Longtime lurker. I recently took step and am a bit nervous because of dumb mistakes I made on test day.

I finished zanki & lolnotacop prior to dedicated and continued with these reviews until about a week prior to my exam. I finished UW a few days prior to the exam @ 77% (random, timed blocks). I originally had 6 weeks planned for my dedicated but cut it down to 4.

NBME 20: 232 (4 weeks prior)

UW1: 256 (3 weeks prior)

UW2: 245 (2 weeks prior)

Step 1: ?

After my UW2 assessment, I was satisfied and wanted to just finish the UW qbank and get the beast over with...

I would be happy with anything over a 240... Any thoughts?
I'm sure with your impressive practice scores you still made some dumb mistakes. The exam is 280 questions. Dumb mistakes are bound to happen. You're probably ignoring all the questions you got right while focusing on the ones you got wrong.

BTW, did you start Uworld during dedicated? I'm 10 blocks in after 4 days of dedicated (about 78% correct), and would like to finish it in 4-4.5 weeks, but it's difficult. Reviewing the sets takes forever.
 
I'm sure with your impressive practice scores you still made some dumb mistakes. The exam is 280 questions. Dumb mistakes are bound to happen. You're probably ignoring all the questions you got right while focusing on the ones you got wrong.

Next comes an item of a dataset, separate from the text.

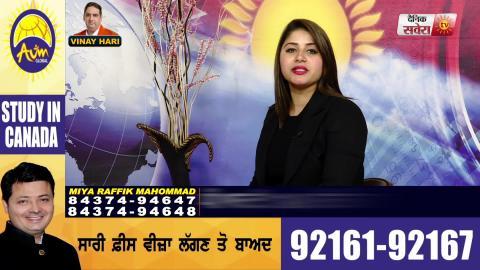 Akanshna Puri ਬਜਾਏਗੀ Bigg Boss 13 'ਚ Paras Chhabra ਦਾ Band | Dainik Savera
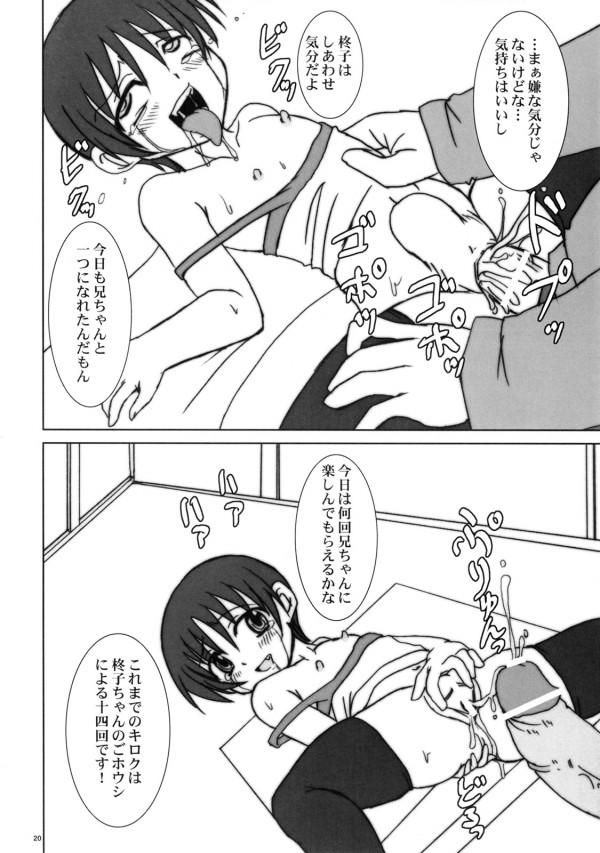 【エロ漫画・エロ同人】ロリな妹に隠れてオナニーしてたらフェラしてきたんだけどwww (19)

BTW, did you start Uworld during dedicated? I'm 10 blocks in after 4 days of dedicated (about 78% correct), and would like to finish it in 4-4.5 weeks, but it's difficult. Reviewing the sets takes forever.
Thank you. And I think I started my dedicated with like 2300 UW questions left? I did a few hundred during my winter break right before. TBH I know everyone says to take your time reviewing, but I spent way too long with my reviews so I started to time myself and forced myself to get through them a little quicker. You also get faster as you go.
Good luck to you!
 
Hi, All.

Longtime lurker. I recently took step and am a bit nervous because of dumb mistakes I made on test day.

I finished zanki & lolnotacop prior to dedicated and continued with these reviews until about a week prior to my exam. I finished UW a few days prior to the exam @ 77% (random, timed blocks). I originally had 6 weeks planned for my dedicated but cut it down to 4.

NBME 20: 232 (4 weeks prior)

UW1: 256 (3 weeks prior)

UW2: 245 (2 weeks prior)

Step 1: ?

After my UW2 assessment, I was satisfied and wanted to just finish the UW qbank and get the beast over with...

I would be happy with anything over a 240... Any thoughts?
It sounds like you'll be fine. I feel like everyone walks out only thinking about the mistakes they made. 77% is a pretty good number, I'd be surprised if you scored less than 235.
 
It looks like that from 2022 onwards Step 1 will be Pass/Fail...is it better or worse at this point? What will the programs look at then? Will there be a Step 2 ck cut off?

The only way of comparison will be CK but I don't think that programs will take that into consideration since as they mention and I quote "The USMLE co-sponsors recognize that an ideal system for evaluating candidates for residency is holistic. This system should feature trusted quantitative and qualitative assessments of a candidate’s competencies and unique characteristics. In such a system, USMLE would serve as just one of these objective measures and be weighted appropriately."

From what I can understand programs will give more emphasis to research experience, publications, voluntary work etc rather than Step scores. It will be interesting to see how the competitive res programs like dermatology or Plastics will judge candidates? I think the one way other than CK will for sure be peer - reviewed pubs (of-course in the field you're applying)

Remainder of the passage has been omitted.